An out-of-bag estimate of the classification performance helps improve the generalizability of models by evaluating predictions on those observations which were not used in the building of the tree. The OOB errors were computed by an average of 10 runs, since each RF model was built using 10 different random seeds. Table 3 below presents OOB errors for the best performing model from each experiment.

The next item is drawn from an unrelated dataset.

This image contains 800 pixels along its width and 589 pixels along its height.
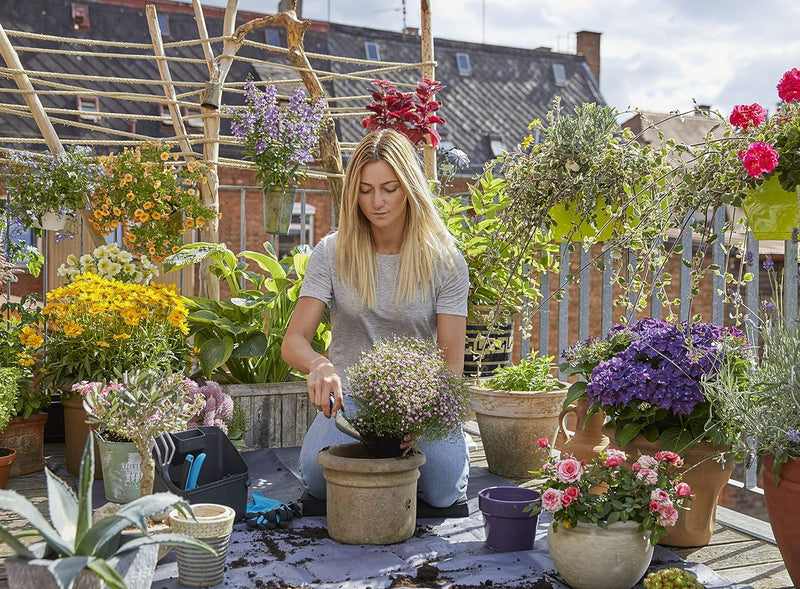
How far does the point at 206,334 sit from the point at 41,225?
0.84m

The results indicate that combining both the linear as well as nonlinear gait parameters into the model will likely have less OOB errors—thus, a better prediction model.

## Discussion

The present study investigated capabilities of using a wearable sensor and, extracted linear and nonlinear gait variables along with a machine learning approach to predict fall risks among community dwelling older adults. The results indicate that the use of both linear and nonlinear gait variables can increase fall risk prediction accuracy, sensitivity, and specificity using a Random Forest Classifier. Fall risk assessment methods estimate the probability of future falls through the identification of predictive fall risk factors63,64,65. This process is a critical first step before employing preventative and amenable intervention strategies. As it stands, traditional fall risk assessments conducted in community-dwelling settings rely on qualitative and subjective assessments that lack the predictive power to assess prospective fall incidence accurately and reliably. Spurred by this gap, gait assessment has become a prevalent fall risk tool, with researchers reporting a spate of gait-specific risk factors66.

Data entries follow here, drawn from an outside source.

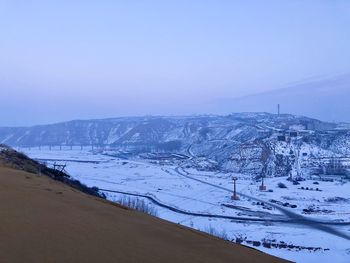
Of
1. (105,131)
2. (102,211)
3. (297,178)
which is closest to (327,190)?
(297,178)

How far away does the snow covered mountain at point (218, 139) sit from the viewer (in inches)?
3374

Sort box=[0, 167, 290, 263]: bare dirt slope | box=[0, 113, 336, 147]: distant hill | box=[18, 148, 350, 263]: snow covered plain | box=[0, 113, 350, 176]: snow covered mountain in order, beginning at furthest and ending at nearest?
1. box=[0, 113, 336, 147]: distant hill
2. box=[0, 113, 350, 176]: snow covered mountain
3. box=[18, 148, 350, 263]: snow covered plain
4. box=[0, 167, 290, 263]: bare dirt slope

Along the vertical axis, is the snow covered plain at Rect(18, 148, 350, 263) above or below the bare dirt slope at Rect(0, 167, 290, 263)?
below

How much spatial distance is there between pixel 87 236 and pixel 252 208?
3736cm

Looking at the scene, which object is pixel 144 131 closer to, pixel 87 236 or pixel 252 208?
pixel 252 208

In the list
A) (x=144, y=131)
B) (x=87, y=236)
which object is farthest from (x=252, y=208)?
(x=144, y=131)

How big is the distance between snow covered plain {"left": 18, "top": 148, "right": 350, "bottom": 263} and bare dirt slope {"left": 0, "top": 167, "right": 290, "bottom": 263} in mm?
15533

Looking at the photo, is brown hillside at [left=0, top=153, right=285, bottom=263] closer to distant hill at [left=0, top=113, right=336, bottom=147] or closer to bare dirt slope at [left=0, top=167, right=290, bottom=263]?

For older adults, a linear analysis of gait identifies variability as the resulting errors brought upon by internal and external stressors, whereby the amount of variability delineates impaired gait. Studies ascertained that an individual’s inability to walk in a repetitive and stable manner as a possible sign of an evolving gait disorder leading to falls5. Furthermore, gait intracycle variability among older adults without any noticeable gait impairment may reveal the gradual deterioration of stability mechanics during gait. As such, nonlinear analysis of gait identifies variability as the global health of the physiological system67. Where traditionally the amount of variability reflects less stability, in this context, the underlying structure of variability reflects adaptive capacity in the framework of fall risk68. In other words, feedback mechanisms associated with locomotor control system can be characterized by regularity in the time-series data (weak or degraded neuromuscular system being characterized by increased regularity). This analysis provides essential insights into the dynamic stability of walking, a useful tool for evaluating and quantifying gait deficits associated with fall prone individuals. Thus, older adults’ fall risk models utilizing gait variables using an IMU must consider the organization of variability as well as the fluctuations occurring across all time scales utilizing nonlinear dynamics.

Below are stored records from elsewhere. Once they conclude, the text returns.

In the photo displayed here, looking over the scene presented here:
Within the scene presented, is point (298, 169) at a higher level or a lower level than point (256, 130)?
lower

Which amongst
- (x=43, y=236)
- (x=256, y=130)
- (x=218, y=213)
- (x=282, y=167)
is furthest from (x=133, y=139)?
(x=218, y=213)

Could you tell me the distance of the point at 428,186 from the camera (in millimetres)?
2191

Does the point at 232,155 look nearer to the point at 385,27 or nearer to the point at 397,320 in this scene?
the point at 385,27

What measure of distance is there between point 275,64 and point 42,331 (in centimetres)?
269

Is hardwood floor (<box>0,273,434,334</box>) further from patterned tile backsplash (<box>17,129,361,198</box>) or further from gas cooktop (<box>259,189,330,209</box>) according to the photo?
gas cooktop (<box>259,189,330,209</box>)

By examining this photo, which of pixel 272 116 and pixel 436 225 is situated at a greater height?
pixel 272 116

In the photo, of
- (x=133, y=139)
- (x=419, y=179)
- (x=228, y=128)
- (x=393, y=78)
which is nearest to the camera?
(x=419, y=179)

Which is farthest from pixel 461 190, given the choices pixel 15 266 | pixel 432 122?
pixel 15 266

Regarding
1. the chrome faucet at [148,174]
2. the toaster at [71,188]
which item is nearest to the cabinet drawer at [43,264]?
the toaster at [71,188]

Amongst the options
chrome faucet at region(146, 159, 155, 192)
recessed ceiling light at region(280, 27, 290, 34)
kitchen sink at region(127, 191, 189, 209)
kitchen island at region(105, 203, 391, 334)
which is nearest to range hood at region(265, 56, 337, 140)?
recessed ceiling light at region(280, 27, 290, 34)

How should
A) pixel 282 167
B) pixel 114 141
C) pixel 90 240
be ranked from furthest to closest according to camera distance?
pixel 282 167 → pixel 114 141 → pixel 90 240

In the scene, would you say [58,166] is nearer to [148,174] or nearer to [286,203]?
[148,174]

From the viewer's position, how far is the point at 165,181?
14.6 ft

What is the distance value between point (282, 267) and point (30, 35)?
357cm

In terms of classical concepts of physiological control and homeostasis67, healthy systems are self-maintained or regulated to reduce variability and maintain physiologic constancy. However, the output of a wide variety of systems such as gait, fluctuates in a complex manner. Age-related deterioration of sensory and neuromuscular control mechanisms is not adequately identified through linear analysis techniques, as most of these measures rely on accurate step detection—a notoriously difficult event to detect with a single IMU given the reported decrements in older adult gait, i.e. “shuffling” and asymmetrical gait. Nonlinear measures are not bound by algorithmic event detection techniques. They are expressed as time series trajectories that observe the evolution of the locomotor control system, in which a degraded neuromuscular system can be identified by increased entropy in the physiological time series. Understanding this gait complexity via nonlinear scaling techniques may reveal the presence of long-range, power-law correlation that may describe subtle changes in health and may be able to provide cogent measures of physiologic control. As such, we hypothesized that these nonlinear regulatory systems (e.g., gait) are operating far from equilibrium and that maintaining constancy is not the goal of physiologic control. Understanding this relationship may provide new approaches to assessing a variety of health risks and predict adverse health conditions and outcomes.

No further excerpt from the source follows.